IV- LE PROCES DE NANCY

1-Inculpés et chefs d’inculpation

Se superposant aux procédures en cours à propos de l’affaire PHILIPPOT, demande de révision, de libération, cassation, intervient le 8 juillet 1948 un arrêt de la chambre criminelle de la Cour de cassation qui stipule :

‘“ Vu la transmission de ladite demande de renvoi faite à la Cour par le GARDE DES SCEAUX, MINISTRE DE LA JUSTICE,…attendu qu’il existe au procès des motifs suffisants de renvoi pour cause tant de suspicion légitime que de sécurité publique ; ordonne que les susnommés PHILIPPOT, RICHARD, femme ACOUR, COLLAVINO, femme DUBAIL, GOBILLOT, NEYRINCK, PALAZZI, PAREL, PERRIER, PERRON, PIGUET, femme RAMAGE, RAVO, seront traduits devant la Cour d’Assises de la Meurthe-et-Moselle pour y être jugés sur les accusations portées contre eux- vols qualifiés, complicité, recel de vols qualifiés- par l’arrêt de la Chambre des Mises en Accusation de la Cour d’Appel de Dijon, en date du dix-sept juin 1947 ”.’

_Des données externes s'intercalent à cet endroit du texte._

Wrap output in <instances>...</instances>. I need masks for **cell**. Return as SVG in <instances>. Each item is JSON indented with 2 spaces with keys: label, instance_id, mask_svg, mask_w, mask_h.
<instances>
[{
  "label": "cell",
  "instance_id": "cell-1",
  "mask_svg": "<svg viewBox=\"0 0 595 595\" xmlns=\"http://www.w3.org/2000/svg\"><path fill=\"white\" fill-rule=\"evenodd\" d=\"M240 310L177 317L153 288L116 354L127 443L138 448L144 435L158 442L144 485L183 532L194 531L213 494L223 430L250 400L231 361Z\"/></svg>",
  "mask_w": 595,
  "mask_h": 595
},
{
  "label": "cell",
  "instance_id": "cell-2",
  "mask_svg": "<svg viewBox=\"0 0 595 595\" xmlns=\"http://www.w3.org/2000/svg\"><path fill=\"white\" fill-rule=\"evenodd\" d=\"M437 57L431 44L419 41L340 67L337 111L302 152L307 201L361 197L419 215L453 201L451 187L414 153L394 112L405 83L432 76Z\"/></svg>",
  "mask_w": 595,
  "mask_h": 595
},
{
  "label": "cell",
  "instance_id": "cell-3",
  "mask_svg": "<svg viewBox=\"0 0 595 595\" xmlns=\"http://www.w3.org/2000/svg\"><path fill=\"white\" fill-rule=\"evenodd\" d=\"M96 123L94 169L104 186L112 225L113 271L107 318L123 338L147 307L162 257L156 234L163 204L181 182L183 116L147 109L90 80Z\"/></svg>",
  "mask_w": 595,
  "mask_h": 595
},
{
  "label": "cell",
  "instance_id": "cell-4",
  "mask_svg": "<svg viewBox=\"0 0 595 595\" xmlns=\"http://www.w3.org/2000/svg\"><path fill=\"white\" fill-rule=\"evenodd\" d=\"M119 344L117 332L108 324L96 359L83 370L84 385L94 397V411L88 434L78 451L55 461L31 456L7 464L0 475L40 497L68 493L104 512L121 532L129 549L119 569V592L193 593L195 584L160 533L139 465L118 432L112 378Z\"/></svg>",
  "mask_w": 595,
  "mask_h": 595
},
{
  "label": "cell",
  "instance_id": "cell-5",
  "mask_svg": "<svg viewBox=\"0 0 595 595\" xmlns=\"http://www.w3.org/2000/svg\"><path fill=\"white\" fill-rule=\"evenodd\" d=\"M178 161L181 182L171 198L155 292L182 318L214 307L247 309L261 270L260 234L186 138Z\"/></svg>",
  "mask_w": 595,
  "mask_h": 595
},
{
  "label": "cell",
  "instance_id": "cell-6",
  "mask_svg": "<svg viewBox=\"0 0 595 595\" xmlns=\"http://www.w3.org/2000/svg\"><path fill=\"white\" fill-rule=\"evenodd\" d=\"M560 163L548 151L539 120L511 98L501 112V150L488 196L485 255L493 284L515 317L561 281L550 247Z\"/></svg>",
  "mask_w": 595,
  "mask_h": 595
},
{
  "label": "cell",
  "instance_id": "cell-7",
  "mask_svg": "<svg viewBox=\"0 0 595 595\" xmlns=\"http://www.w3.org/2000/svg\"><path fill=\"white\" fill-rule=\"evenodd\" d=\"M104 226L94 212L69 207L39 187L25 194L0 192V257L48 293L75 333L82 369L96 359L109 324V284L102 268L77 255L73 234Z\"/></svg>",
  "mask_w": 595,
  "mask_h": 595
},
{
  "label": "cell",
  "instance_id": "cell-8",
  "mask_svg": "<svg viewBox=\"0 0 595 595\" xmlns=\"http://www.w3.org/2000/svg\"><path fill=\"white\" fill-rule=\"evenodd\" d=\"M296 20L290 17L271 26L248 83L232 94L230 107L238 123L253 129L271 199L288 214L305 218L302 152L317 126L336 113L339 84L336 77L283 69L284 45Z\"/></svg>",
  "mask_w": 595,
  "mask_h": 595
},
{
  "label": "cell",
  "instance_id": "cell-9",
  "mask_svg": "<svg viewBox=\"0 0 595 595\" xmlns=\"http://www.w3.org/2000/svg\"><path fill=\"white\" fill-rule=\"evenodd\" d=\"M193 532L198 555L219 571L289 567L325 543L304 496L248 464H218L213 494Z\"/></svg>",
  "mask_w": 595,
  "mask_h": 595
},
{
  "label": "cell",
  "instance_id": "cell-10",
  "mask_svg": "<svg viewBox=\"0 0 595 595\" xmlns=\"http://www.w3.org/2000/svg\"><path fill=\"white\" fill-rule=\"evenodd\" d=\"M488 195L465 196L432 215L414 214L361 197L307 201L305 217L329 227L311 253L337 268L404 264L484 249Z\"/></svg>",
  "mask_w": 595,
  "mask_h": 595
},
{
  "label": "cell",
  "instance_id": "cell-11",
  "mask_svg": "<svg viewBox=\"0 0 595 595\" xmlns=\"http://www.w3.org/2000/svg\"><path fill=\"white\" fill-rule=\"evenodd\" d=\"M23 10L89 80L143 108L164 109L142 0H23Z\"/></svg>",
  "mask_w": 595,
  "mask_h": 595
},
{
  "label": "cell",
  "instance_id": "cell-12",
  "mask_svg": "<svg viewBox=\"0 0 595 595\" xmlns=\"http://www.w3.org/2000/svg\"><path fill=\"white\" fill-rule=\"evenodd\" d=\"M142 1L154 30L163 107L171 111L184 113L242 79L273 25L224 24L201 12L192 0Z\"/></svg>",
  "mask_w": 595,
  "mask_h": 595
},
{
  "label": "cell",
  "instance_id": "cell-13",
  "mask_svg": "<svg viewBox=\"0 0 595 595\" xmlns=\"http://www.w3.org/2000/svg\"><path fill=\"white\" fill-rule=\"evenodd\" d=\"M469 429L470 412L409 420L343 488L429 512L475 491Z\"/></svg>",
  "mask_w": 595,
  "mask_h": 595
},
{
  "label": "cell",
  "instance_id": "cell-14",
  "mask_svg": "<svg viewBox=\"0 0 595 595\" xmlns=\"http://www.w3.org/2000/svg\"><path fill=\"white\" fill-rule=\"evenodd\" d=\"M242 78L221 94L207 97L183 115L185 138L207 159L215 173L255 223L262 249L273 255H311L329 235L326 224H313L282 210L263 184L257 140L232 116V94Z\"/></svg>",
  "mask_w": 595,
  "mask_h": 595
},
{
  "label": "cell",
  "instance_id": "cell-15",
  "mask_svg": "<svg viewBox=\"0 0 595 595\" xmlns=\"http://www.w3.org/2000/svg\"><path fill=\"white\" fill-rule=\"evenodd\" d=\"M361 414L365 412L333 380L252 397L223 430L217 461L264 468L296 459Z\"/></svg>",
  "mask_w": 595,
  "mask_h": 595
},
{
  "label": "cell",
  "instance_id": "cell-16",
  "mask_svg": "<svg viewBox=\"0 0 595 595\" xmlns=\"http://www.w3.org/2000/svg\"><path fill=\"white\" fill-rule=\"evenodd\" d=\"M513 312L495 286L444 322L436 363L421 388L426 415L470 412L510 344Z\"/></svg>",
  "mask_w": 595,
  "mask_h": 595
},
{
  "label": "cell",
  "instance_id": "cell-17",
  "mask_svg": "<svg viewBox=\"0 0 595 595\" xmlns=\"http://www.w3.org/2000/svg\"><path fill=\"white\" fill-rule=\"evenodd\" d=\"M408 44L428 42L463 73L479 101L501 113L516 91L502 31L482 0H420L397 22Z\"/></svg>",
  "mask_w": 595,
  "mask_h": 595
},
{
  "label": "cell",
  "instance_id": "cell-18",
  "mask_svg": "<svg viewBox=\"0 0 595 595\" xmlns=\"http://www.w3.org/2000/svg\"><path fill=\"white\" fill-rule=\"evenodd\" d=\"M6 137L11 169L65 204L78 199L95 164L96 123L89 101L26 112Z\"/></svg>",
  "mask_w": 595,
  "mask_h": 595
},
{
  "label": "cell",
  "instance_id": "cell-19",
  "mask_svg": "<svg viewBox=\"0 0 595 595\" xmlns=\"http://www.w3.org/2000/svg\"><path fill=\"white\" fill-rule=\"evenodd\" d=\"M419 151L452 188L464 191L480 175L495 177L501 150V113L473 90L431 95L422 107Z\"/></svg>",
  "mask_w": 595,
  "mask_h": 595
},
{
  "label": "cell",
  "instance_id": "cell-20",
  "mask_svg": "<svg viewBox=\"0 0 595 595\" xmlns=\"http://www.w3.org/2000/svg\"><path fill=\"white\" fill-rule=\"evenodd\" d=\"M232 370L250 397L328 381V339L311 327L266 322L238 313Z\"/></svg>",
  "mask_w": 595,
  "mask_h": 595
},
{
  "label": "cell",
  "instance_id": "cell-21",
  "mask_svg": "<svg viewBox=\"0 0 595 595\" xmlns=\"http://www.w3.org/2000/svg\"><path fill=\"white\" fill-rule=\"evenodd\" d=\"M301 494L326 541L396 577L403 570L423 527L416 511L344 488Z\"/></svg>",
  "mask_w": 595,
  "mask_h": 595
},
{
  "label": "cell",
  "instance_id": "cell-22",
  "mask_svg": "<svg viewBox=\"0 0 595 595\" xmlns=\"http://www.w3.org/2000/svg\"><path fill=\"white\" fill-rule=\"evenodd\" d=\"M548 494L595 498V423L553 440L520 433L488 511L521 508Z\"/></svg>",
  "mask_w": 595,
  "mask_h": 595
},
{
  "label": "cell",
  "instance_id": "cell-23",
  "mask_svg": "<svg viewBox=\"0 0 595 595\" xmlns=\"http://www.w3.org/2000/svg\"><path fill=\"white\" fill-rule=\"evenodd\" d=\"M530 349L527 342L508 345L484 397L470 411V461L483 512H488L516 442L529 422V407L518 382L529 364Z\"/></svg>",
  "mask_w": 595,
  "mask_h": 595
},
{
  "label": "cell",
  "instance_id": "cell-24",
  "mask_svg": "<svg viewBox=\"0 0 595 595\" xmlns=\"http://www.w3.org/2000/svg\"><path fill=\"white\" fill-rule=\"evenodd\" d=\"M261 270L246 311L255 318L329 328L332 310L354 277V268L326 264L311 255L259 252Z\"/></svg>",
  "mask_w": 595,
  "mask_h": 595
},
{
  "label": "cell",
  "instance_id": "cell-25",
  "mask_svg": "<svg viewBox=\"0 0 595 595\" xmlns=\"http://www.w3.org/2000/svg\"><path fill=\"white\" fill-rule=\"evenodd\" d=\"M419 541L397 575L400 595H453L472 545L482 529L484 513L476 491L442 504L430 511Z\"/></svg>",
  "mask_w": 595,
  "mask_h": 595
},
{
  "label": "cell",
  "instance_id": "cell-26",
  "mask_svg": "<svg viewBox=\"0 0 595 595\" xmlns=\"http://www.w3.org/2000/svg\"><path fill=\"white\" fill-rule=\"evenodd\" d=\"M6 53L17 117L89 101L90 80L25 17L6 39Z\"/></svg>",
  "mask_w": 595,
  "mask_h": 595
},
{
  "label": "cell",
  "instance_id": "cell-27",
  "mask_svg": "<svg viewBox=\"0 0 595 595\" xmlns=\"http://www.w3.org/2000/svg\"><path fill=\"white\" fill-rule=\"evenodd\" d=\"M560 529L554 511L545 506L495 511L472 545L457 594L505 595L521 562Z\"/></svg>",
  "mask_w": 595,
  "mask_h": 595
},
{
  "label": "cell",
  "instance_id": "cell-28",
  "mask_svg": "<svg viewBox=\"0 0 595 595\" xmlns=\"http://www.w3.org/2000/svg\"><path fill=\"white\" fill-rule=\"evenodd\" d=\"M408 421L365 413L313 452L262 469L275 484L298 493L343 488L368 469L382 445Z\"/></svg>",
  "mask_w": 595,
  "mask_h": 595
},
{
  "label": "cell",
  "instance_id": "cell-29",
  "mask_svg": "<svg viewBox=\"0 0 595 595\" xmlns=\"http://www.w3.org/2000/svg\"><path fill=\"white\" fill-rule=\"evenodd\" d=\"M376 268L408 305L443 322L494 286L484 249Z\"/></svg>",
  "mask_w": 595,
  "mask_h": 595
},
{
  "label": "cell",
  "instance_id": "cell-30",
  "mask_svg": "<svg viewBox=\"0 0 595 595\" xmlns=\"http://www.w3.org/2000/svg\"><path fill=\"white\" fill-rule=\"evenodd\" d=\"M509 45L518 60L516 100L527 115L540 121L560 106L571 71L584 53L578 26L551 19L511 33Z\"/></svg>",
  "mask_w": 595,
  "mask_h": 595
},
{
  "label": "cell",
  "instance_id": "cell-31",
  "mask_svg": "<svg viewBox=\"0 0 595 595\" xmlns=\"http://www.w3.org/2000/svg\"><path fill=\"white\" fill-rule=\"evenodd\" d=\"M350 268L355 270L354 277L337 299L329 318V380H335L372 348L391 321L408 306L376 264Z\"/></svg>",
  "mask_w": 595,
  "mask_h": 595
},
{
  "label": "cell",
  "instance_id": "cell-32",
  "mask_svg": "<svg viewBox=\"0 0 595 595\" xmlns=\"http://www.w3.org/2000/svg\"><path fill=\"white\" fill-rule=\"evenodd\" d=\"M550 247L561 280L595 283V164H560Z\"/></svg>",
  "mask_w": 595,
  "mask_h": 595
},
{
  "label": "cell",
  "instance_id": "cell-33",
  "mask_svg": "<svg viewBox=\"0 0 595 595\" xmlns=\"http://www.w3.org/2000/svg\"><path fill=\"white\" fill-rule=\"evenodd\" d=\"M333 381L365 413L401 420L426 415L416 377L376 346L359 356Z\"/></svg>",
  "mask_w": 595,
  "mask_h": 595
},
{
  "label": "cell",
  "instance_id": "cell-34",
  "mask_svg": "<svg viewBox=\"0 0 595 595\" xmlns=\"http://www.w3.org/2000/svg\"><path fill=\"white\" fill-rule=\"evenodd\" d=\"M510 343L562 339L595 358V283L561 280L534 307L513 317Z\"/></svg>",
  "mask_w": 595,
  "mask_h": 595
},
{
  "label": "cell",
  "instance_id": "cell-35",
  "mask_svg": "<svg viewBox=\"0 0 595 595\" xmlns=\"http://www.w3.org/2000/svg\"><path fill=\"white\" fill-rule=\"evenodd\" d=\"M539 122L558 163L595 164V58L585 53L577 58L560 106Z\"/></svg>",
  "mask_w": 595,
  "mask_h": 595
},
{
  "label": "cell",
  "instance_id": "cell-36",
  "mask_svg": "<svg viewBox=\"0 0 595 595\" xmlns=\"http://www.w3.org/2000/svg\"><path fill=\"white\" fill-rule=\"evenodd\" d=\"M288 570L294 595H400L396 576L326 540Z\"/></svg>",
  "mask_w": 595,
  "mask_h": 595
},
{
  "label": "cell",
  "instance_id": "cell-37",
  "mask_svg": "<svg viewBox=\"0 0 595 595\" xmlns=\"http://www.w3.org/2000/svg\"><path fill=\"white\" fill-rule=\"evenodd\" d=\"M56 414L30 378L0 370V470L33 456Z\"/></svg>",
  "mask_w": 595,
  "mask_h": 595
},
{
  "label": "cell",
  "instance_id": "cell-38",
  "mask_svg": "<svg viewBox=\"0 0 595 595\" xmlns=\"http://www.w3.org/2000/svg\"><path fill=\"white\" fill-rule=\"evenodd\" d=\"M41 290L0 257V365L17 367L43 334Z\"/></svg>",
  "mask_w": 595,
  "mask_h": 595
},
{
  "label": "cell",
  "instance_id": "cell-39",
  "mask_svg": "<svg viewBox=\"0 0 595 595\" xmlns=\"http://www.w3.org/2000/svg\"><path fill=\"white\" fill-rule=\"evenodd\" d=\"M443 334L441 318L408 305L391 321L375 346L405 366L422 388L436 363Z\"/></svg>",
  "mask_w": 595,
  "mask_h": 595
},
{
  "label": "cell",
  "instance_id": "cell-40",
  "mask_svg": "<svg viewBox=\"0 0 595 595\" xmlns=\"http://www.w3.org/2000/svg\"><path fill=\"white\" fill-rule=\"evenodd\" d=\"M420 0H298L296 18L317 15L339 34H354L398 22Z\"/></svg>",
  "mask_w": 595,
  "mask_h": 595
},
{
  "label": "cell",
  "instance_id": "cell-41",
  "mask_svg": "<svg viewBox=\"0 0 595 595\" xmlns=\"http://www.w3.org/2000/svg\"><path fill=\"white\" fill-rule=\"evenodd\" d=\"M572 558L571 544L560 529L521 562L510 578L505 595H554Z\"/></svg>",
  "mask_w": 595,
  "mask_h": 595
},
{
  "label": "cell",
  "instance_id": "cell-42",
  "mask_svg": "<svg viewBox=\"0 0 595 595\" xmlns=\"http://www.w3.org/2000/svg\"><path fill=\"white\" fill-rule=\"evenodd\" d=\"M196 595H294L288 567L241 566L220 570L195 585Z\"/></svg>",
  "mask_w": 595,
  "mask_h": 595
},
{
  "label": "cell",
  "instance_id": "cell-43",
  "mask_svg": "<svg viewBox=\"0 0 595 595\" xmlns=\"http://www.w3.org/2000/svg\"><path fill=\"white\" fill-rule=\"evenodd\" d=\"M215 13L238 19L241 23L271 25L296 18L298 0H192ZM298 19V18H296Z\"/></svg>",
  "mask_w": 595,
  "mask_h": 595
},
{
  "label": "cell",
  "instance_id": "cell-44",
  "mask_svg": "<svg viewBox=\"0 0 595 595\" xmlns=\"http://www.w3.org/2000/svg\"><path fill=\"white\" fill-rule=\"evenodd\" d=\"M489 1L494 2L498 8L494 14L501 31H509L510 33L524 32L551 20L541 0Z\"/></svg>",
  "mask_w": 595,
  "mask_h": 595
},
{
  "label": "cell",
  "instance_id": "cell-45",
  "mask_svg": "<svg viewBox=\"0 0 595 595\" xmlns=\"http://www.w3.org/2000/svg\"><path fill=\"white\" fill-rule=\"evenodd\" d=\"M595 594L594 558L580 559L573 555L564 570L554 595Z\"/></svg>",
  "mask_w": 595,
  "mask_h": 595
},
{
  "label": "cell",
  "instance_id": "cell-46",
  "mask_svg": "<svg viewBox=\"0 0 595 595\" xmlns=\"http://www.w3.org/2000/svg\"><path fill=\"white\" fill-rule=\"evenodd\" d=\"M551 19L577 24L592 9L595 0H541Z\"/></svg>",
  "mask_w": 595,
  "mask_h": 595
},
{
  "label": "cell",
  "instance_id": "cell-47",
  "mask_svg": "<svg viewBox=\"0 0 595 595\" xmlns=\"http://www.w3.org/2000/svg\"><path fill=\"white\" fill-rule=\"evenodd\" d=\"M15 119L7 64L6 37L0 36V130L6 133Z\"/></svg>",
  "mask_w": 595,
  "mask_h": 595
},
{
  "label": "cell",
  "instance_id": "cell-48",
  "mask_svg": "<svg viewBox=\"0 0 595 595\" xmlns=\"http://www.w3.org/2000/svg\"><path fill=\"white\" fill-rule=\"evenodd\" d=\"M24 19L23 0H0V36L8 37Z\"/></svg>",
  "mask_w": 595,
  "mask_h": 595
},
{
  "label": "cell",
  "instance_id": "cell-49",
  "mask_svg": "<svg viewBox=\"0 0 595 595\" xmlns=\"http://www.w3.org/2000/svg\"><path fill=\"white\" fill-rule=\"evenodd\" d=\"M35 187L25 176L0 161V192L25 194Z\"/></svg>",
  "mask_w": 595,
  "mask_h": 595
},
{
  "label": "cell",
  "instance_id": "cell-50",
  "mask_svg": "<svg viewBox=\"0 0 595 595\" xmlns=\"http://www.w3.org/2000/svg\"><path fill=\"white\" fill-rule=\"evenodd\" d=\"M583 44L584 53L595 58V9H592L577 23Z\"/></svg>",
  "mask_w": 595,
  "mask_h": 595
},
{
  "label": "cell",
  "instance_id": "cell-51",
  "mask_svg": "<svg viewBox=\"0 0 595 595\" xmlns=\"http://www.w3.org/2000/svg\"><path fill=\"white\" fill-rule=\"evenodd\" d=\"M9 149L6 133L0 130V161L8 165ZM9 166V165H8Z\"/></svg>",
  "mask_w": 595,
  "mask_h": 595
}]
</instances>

De ce fait, PHILIPPOT se retrouve inculpé pour une nouvelle affaire, alors que les procédures suivant la condamnation de 1945 se poursuivent. Cette fois, il ne s’agit plus d’accusations de dénonciation et d’assassinat mais de “ vols qualifiés ”. Le contraste apparaît d’emblée entre la lourdeur des accusations de 1945, avoir livré aux Allemands l’adjudant BOCHER, mort en déportation et exécuté sans motif Alice BITOUZET, et des affaires de prélèvements et réquisitions dissimulant des “ vols qualifiés ”. La liste des objets volés inclut de façon quelque peu triviale du lard et des fromages.

Une autre différence significative est ici le caractère collectif de l’accusation puisqu’il s’agit de huit personnes qui sont associées à PHILIPPOT. Or la liste présente de fortes singularités, qui donneront au procès une résonance particulière : six des inculpés furent déportés, dont trois ne revinrent pas des camps de la mort, COLLAVINO, NEYRINCK, PIGUET. Sans vergogne, en 1948, des procès sont donc intentés à des fantômes des camps de la mort. Parmi les trois autres figurent GOBILLOT et PALAZZI, fondateurs avec Henri CAMP du maquis BOURGOGNE, officiers FFI, déportés. Cet aspect amène quasi inévitablement la défense à mettre l’accent sur la dimension de victimes de la majorité des inculpés, s’indignant à juste titre de la présence dans l’arrêt de la Cour de Cassation de victimes du système concentrationnaire. Pour sa part, l’importance des accusés survivants exclut une interprétation limitant les faits à des dérives marginales, dues à des desperados incontrôlés.

Telle qu’elle est formulée, l’accusation apparaît donc banale, portant sur des faits dérisoires par rapport aux enjeux de tant de procès d’après-guerre et au rôle des inculpés ; décalée par sa forte postériorité aux faits ; déplacée, tant la référence à l’ordre public de l’arrêté de renvoi peut surprendre, concernant des morts ou des survivants, dont l’un est déjà aux mains de l’appareil carcéral.

De ce fait, la campagne d’opinion autour du procès en faveur des inculpés put se déployer en portant quasi exclusivement sur ces aspects, en se gardant bien d’affronter la réalité des questions soulevées sur les difficultés internes de la Résistance.

L’autre conséquence est que les débats autour et dans le procès portèrent plus sur des questions déjà jugées, comme les chefs d’accusation contre PHILIPPOT de 1945 ou plus globalement l'attitude de l’appareil judiciaire pendant et après la Libération. De ce fait ce procès, bien au-delà de ses propres enjeux, touche à des questions majeures de la période.